When we think of slavery or the burning of alleged witches, these crimes against humanity were only eradicated when key actors in government decided to take a stand. By declaring these practices as unacceptable and threatening those who continue to perpetrate them with prosecution, governments have brought about the abolition of centuries-old traditions in a relatively short space of time.
Permitting evil to triumph over good
From northern Ghana, where the spirit child story is set, through Burkina Faso, Benin and parts of Nigeria, countless babies are killed based on age-old cultural beliefs. But despite this, we were unable to find any evidence of previous arrests for these crimes.
During the three weeks that I worked on this story, I came across 10 men who were willing to kill a baby for spiritual reasons. They were easy to find. Yet when I asked a senior police officer why no arrests have been made, his response was: “It is a very difficult thing to do. It’s unfortunate, we have no idea why this is happening, who is behind this and why they have not been arrested.”

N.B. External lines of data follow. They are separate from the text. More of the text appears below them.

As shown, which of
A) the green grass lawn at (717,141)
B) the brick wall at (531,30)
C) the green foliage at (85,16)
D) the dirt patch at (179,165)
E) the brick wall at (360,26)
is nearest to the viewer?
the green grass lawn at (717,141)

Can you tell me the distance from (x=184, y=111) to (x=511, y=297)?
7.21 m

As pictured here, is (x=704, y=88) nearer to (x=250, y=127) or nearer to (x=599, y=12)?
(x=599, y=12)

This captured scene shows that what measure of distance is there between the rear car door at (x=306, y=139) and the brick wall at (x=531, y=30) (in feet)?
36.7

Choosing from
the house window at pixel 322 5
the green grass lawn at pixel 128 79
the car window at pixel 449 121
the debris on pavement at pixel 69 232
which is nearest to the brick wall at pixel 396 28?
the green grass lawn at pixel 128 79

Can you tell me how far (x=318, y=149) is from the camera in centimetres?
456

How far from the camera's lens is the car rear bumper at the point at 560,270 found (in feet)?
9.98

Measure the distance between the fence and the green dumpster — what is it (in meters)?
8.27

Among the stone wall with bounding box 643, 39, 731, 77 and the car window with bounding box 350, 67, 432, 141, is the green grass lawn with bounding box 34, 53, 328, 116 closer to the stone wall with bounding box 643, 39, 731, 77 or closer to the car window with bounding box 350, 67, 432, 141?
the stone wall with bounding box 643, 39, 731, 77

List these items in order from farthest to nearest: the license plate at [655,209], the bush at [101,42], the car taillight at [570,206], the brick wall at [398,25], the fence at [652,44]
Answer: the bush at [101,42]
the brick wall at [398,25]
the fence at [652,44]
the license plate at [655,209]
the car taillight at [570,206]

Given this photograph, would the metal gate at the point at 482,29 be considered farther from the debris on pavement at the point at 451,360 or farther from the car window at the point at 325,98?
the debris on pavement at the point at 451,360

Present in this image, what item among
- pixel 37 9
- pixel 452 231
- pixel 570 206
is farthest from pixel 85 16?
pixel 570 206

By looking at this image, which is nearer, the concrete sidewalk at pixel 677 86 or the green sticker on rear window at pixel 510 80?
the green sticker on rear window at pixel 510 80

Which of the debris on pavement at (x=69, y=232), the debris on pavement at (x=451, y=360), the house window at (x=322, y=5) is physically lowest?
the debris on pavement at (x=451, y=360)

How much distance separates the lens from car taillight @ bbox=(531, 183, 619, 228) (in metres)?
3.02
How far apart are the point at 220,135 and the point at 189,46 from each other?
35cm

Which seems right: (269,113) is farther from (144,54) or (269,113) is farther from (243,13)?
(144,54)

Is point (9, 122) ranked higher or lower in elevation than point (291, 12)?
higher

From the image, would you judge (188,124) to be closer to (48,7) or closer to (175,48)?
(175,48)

My intention is not to suggest that one investigation or police arrest can stop this trend. But in many ways, the practice’s continued existence is a result of the impunity enjoyed by those involved. The fact that the police have never acted in any way to prevent these children being killed is surely a strong incentive for the concoction men to continue their business as usual. Invariably, this type of laisser-faire attitude is what permits evil to triumph over good.
Democracy has no value if it is only limited to occasional ceremonies for power holders. It is worthless if the voiceless are crushed and the perpetrators of atrocities are allowed to continue living their life without suffering any consequences. It certainly cannot exist where freedom and justice, selectively applied, mean that children are killed with impunity.